→ **TRECHO DO DOCUMENTO**
A galera da van

Viajar ao Nordeste para falar mal de nordestino é uma das contradições mais feias que já vi

FONTEFolha de São Paulo, por Semayat Oliveira
A jornalista Semayat Oliveira - Foto: Nathalie Bohm/Divulgação

Para aproveitar o feriado de 1° de Maio, viajei da capital paulista para Aracaju, a capital sergipana. E não fui a única. Trombar conterrâneos seria tão fácil quanto encontrar as melhores combinações para carne de sol. Dito e feito. Separei um dia para cair na estrada rumo a Canindé de São Francisco, no extremo noroeste do estado. Era sertão, sol e quatro horas até o cânion do Xingó.

Pela janela, tentei diferenciar o mandacaru do xique-xique e do facheiro. Falhei o mesmo tanto de vezes que me perguntei por que demorei tanto para ir até lá.

Dentro da van o clima era diferente. Ouvindo a conversa entre três turistas, por querer e sem saída, foi batata: eram de São Paulo.

Um deles lembrou as eleições e dizia que, sim, era bolsonarista. Até aí, sem problema algum. Democracia. Mas a coisa descambou e foi de “a culpa é do Nordeste” para baixo. Bem baixo. Deu pra sentir a raiva traduzida em frases que ultrapassaram o limite da liberdade de expressão. Virou discriminação, xenofobia, violência. Todo o contexto me incomodou profundamente —tanto que virou texto—, mas iniciar uma discussão não me pareceu a decisão mais acertada ou segura.

Entradas do conjunto de dados
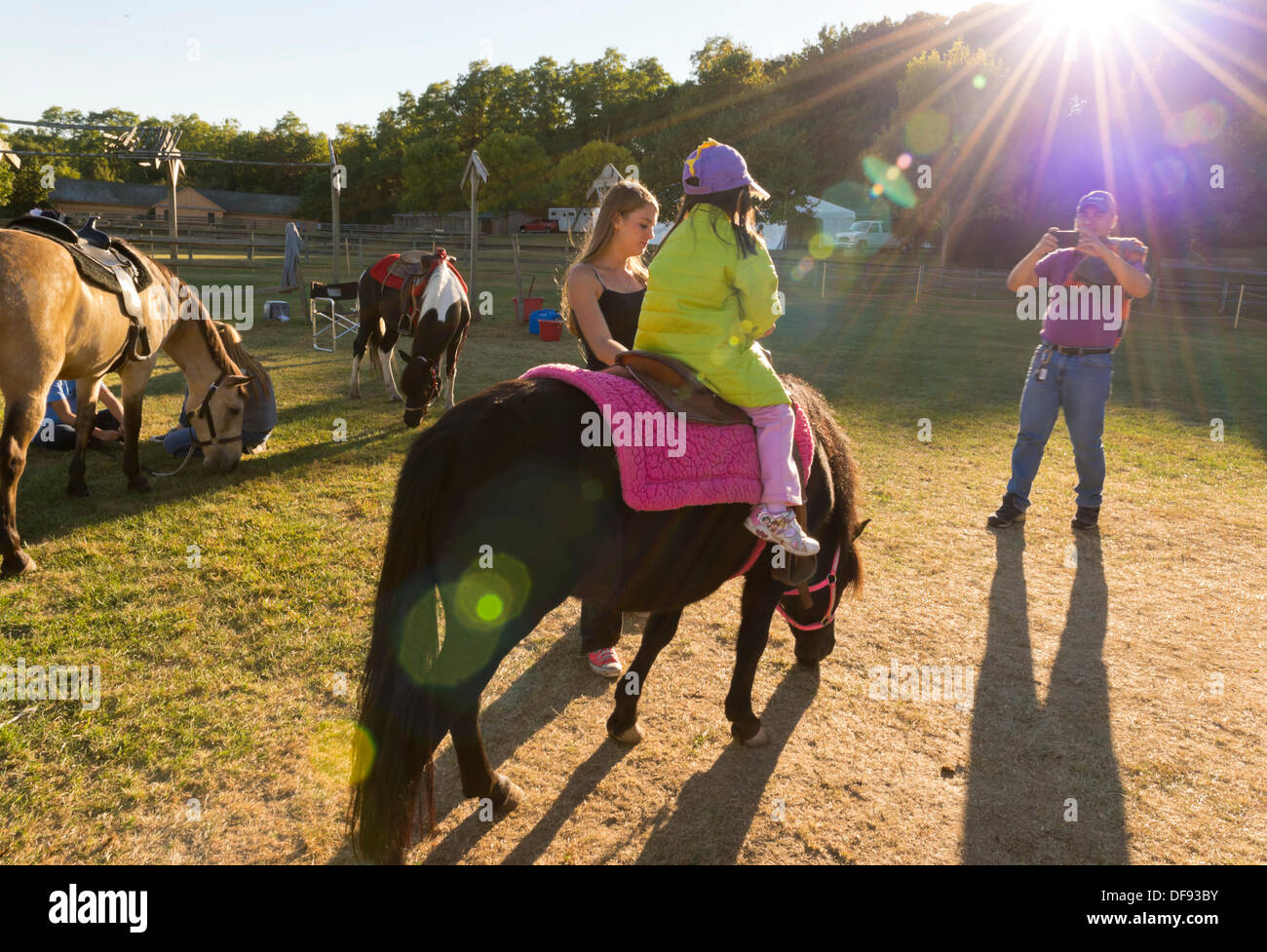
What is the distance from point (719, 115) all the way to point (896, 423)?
39.8 metres

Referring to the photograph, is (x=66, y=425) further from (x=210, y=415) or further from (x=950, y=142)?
(x=950, y=142)

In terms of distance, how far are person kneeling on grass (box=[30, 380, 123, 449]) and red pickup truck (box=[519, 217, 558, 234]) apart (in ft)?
199

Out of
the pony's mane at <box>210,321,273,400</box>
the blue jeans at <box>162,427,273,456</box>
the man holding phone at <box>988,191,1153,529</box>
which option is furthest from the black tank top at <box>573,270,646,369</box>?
the blue jeans at <box>162,427,273,456</box>

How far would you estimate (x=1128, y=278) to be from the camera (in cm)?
539

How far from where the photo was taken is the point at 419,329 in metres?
8.09

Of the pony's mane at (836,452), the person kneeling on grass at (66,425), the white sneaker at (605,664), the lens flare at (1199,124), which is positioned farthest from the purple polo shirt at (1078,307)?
the lens flare at (1199,124)

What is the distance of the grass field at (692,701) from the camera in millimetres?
2768

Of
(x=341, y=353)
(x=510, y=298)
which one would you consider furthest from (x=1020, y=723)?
(x=510, y=298)

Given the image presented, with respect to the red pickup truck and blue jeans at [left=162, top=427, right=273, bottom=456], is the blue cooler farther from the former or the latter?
the red pickup truck

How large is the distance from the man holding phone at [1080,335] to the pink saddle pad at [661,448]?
4.11 meters

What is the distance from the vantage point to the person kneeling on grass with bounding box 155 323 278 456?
6617mm

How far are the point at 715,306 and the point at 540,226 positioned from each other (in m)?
66.6

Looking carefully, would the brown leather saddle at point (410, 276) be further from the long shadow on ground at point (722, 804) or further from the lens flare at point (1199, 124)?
the lens flare at point (1199, 124)

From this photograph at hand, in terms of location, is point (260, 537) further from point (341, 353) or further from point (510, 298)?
point (510, 298)
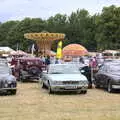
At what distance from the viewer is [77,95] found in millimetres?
21312

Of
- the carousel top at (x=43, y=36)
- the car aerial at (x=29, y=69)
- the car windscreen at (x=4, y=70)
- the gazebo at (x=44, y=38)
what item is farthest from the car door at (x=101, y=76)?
the gazebo at (x=44, y=38)

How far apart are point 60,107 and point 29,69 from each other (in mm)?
15007

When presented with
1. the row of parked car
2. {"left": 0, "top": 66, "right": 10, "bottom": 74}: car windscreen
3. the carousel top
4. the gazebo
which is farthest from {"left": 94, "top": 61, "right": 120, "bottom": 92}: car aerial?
the gazebo

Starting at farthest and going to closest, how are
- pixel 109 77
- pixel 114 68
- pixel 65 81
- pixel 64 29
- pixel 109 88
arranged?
pixel 64 29
pixel 114 68
pixel 109 77
pixel 109 88
pixel 65 81

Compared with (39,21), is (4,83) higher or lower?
lower

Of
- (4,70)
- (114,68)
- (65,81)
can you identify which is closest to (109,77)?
(114,68)

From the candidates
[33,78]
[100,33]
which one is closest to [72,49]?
[33,78]

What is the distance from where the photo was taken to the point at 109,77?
23.1 meters

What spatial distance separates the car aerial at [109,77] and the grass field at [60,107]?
1752 millimetres

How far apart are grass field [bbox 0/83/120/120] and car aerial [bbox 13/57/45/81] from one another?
9.61 m

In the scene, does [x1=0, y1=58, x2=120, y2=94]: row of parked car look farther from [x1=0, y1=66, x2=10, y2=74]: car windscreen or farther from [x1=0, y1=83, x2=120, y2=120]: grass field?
[x1=0, y1=83, x2=120, y2=120]: grass field

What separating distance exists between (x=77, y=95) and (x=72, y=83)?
624 mm

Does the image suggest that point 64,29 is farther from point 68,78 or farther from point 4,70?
point 68,78

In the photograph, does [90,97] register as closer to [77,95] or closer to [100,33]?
[77,95]
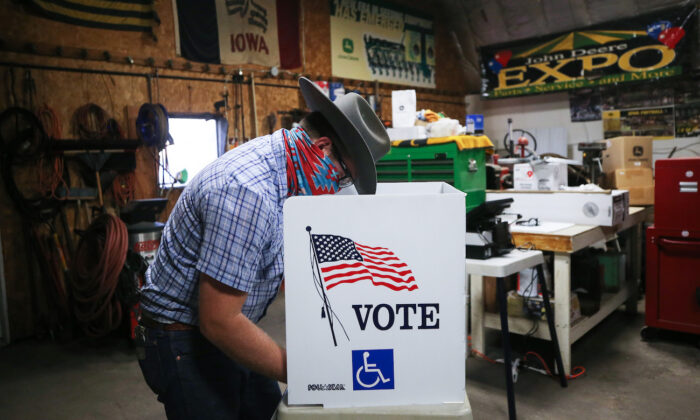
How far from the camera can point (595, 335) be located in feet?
11.9

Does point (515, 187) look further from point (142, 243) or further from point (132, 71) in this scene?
point (132, 71)

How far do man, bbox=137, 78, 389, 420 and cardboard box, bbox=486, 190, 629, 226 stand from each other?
247 cm

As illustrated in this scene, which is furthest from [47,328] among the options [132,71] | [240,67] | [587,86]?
[587,86]

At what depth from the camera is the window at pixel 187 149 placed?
4.72 m

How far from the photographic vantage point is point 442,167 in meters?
2.94

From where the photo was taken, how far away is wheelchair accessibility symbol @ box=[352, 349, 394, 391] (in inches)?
37.2

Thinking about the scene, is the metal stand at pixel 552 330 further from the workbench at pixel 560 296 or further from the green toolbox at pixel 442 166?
the green toolbox at pixel 442 166

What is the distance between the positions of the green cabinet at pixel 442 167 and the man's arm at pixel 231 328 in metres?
2.13

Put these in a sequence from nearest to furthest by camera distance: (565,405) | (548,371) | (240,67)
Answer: (565,405) → (548,371) → (240,67)

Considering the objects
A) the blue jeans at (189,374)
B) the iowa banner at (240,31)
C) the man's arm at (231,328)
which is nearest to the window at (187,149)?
the iowa banner at (240,31)

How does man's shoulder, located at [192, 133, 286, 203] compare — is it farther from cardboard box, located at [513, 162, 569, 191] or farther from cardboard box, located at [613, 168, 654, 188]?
cardboard box, located at [613, 168, 654, 188]

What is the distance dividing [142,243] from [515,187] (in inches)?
112

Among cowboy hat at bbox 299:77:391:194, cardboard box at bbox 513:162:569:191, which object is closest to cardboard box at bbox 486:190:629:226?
cardboard box at bbox 513:162:569:191

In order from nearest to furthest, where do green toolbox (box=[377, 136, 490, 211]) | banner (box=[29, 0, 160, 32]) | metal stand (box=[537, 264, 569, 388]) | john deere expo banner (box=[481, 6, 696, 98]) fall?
1. metal stand (box=[537, 264, 569, 388])
2. green toolbox (box=[377, 136, 490, 211])
3. banner (box=[29, 0, 160, 32])
4. john deere expo banner (box=[481, 6, 696, 98])
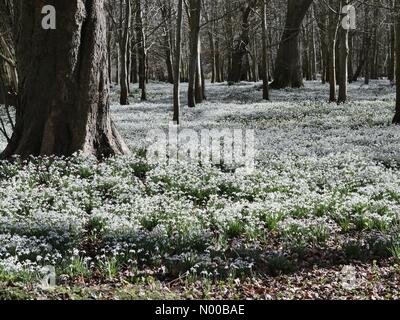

→ **AÇÕES NECESSÁRIAS**
A. Explique, em uma a três frases, por que a autora do trecho não iniciou uma discussão com os turistas na van.
B. Por favor, transcreva do trecho a parte que começa nas palavras que contêm "A galera da" e termina em "cânion do Xingó.".
Os itens não fazem falta para este exercício.

→ **RESPOSTAS DO EXERCÍCIO**
A. A autora não iniciou uma discussão porque isso não lhe pareceu a decisão mais acertada nem a mais segura, embora todo o contexto a tivesse incomodado profundamente.

B.
A galera da van

Viajar ao Nordeste para falar mal de nordestino é uma das contradições mais feias que já vi

FONTEFolha de São Paulo, por Semayat Oliveira
A jornalista Semayat Oliveira - Foto: Nathalie Bohm/Divulgação

Para aproveitar o feriado de 1° de Maio, viajei da capital paulista para Aracaju, a capital sergipana. E não fui a única. Trombar conterrâneos seria tão fácil quanto encontrar as melhores combinações para carne de sol. Dito e feito. Separei um dia para cair na estrada rumo a Canindé de São Francisco, no extremo noroeste do estado. Era sertão, sol e quatro horas até o cânion do Xingó.